- **Task details**
Copy out the part of the listing below that opens with the line containing "What is the distance of [121,223]" and closes with the line containing "1155 inches", both of those lines included, word for word.

- **Input**

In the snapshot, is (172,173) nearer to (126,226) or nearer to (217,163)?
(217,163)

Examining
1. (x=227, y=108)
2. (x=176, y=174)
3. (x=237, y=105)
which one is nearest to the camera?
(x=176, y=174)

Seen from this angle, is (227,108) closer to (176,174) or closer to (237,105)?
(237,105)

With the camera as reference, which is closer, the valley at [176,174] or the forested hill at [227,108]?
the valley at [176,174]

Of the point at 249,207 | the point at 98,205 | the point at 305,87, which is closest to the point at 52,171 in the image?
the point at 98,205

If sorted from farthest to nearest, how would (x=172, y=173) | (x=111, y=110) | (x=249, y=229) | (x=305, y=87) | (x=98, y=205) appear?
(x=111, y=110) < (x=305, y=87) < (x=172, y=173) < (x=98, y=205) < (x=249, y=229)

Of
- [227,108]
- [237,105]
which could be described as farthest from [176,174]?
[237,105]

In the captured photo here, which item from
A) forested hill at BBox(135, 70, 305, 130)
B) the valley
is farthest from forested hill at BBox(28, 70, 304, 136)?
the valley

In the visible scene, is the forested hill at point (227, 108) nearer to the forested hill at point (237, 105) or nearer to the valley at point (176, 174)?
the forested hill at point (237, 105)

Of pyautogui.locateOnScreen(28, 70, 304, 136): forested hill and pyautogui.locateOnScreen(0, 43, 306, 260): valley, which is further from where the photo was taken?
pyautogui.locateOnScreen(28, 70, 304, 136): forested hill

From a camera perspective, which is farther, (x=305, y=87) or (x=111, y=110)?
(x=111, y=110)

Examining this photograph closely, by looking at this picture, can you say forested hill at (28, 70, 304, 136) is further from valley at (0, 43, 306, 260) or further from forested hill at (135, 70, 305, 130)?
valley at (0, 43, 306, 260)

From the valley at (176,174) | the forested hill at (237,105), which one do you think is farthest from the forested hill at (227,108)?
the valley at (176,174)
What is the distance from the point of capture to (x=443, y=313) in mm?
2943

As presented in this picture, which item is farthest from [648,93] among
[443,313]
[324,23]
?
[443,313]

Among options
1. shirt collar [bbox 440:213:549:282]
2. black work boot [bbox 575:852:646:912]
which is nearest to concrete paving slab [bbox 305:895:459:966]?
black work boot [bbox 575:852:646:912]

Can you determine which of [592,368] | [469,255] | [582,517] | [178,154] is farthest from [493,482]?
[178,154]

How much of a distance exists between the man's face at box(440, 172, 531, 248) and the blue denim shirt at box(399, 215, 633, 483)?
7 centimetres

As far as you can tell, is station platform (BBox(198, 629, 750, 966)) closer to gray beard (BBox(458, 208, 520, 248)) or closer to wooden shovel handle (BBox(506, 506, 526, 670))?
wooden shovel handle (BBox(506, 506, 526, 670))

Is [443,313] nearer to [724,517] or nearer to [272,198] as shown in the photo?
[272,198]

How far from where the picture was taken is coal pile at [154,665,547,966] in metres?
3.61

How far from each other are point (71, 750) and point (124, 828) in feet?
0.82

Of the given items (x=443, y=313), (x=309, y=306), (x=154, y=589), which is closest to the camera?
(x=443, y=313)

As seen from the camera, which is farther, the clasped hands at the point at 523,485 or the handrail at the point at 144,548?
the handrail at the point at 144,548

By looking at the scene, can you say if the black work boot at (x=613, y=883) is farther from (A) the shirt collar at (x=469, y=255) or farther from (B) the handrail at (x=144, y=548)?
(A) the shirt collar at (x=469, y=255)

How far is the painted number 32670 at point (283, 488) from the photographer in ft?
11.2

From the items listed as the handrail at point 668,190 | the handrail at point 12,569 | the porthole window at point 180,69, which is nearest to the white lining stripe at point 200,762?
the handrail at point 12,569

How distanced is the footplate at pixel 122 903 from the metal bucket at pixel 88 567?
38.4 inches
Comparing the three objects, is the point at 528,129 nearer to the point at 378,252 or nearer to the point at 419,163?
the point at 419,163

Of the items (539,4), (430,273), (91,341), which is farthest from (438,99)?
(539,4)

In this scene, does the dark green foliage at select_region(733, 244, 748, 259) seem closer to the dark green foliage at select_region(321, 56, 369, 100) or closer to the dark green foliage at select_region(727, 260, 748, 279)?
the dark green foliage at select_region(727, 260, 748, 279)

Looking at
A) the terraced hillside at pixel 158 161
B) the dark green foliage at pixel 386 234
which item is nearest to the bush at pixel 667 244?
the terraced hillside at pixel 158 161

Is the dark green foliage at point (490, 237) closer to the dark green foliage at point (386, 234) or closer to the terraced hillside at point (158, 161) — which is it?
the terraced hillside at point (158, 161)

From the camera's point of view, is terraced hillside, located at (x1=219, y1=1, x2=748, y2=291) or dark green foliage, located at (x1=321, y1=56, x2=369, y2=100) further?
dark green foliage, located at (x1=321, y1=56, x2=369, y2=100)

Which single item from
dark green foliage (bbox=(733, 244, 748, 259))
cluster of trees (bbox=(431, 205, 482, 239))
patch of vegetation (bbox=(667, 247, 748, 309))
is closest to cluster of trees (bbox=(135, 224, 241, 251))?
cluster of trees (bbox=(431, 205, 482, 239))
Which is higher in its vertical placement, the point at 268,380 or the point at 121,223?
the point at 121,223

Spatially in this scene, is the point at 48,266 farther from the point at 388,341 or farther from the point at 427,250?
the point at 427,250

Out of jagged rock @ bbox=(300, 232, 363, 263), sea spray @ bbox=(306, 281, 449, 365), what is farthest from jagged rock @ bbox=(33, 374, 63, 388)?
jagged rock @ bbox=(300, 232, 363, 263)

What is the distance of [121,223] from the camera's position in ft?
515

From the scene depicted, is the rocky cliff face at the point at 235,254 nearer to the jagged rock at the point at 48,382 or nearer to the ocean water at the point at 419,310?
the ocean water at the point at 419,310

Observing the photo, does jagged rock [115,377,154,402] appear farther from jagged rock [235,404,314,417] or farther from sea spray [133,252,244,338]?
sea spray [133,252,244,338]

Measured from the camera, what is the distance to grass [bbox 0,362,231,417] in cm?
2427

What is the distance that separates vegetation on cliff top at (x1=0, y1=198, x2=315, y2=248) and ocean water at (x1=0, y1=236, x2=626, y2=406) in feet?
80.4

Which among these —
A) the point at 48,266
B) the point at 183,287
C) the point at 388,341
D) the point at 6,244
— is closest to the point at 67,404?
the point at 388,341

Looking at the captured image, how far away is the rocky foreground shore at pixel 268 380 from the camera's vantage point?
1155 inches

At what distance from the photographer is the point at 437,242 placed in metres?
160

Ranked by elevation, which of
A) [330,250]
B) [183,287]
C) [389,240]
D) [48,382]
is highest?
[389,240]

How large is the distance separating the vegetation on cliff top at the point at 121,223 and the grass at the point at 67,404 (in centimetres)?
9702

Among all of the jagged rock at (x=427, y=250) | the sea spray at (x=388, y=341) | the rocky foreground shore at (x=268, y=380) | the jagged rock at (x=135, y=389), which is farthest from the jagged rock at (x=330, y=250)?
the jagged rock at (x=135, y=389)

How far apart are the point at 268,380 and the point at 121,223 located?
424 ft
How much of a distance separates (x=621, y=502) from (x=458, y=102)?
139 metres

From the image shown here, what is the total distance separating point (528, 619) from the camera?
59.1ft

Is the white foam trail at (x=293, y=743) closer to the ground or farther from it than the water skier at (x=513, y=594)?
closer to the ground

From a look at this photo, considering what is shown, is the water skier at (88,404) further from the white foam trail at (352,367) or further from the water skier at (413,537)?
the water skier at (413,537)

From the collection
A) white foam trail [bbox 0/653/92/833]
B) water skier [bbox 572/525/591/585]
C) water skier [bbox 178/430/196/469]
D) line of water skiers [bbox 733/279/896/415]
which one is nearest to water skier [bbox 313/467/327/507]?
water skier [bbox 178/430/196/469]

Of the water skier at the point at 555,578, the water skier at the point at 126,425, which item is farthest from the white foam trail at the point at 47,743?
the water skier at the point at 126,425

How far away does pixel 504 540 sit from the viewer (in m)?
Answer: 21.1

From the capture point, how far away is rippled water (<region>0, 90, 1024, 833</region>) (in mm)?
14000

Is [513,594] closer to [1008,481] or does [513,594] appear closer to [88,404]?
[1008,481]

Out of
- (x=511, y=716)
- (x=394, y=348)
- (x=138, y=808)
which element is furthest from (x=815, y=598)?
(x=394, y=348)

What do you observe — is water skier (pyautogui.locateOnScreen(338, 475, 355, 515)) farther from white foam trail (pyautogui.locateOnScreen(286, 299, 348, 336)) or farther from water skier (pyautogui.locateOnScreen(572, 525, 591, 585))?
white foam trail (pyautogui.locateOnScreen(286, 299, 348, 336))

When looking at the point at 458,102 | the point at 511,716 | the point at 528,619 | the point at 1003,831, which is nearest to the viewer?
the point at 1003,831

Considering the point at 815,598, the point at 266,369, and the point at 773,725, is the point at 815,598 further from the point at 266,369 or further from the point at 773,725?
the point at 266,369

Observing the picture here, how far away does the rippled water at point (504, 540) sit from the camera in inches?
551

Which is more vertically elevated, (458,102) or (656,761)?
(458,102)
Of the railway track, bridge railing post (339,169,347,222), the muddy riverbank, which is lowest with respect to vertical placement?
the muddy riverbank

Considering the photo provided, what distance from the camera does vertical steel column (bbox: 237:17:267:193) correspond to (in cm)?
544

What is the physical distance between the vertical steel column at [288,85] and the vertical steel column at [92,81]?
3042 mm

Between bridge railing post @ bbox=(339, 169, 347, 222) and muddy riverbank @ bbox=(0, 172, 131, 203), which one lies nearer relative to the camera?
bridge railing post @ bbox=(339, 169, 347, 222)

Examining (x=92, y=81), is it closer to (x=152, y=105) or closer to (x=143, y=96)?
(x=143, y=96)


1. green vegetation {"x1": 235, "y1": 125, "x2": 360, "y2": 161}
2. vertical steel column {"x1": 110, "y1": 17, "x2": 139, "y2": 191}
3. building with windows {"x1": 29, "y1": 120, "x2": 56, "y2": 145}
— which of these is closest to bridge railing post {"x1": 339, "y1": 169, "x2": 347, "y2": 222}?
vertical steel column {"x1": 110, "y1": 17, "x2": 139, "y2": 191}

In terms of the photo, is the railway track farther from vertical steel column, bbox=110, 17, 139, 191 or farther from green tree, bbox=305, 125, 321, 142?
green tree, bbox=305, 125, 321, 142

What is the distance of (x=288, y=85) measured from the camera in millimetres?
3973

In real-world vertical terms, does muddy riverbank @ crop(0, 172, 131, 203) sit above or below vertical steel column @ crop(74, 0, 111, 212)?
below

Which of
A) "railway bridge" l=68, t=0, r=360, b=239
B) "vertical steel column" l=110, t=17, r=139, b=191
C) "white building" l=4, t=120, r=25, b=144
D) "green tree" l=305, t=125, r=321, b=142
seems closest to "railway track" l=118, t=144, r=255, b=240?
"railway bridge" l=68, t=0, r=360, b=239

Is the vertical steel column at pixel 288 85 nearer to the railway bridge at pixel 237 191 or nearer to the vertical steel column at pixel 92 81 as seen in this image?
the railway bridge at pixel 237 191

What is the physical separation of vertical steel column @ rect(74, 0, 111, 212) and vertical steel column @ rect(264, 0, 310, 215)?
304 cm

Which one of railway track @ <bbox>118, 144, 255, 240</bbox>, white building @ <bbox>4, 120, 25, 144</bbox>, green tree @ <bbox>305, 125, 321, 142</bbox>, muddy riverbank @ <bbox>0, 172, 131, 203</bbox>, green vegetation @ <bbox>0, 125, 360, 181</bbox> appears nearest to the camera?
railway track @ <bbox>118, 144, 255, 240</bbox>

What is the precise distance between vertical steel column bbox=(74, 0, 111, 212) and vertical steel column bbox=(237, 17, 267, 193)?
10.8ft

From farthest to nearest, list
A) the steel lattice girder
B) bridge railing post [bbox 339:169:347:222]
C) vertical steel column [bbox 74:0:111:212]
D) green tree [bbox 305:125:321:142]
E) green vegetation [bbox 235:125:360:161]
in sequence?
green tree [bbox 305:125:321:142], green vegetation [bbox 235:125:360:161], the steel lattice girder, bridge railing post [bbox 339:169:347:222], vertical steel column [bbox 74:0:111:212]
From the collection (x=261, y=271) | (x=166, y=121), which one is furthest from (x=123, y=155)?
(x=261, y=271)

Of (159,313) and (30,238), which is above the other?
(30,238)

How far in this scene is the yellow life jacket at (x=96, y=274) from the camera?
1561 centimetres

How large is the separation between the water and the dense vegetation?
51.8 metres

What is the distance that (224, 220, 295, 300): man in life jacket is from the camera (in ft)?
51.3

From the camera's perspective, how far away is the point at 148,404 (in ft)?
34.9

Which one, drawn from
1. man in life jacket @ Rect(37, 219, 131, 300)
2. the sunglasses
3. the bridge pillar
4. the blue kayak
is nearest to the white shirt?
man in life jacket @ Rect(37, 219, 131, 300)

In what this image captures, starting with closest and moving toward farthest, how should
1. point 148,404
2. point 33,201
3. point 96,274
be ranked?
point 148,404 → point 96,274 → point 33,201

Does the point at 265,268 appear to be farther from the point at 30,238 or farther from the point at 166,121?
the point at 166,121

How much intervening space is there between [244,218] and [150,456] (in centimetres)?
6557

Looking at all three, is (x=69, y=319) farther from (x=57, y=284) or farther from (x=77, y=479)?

- **Exercise result**
What is the distance of [121,223] from the camera's position in ft?
515

From the scene depicted, is the rocky cliff face at the point at 235,254 nearer to the jagged rock at the point at 48,382 or nearer to the ocean water at the point at 419,310?
the ocean water at the point at 419,310

Observing the photo, does jagged rock [115,377,154,402] appear farther from jagged rock [235,404,314,417] or farther from sea spray [133,252,244,338]?
sea spray [133,252,244,338]

Measured from the camera, what is the distance to grass [bbox 0,362,231,417] in cm?
2427

What is the distance that separates vegetation on cliff top at (x1=0, y1=198, x2=315, y2=248) and ocean water at (x1=0, y1=236, x2=626, y2=406) in feet?
80.4

Which among these —
A) the point at 48,266
B) the point at 183,287
C) the point at 388,341
D) the point at 6,244
— is closest to the point at 67,404?
the point at 388,341

Looking at the captured image, how far away is the rocky foreground shore at pixel 268 380 from the camera's vantage point?
1155 inches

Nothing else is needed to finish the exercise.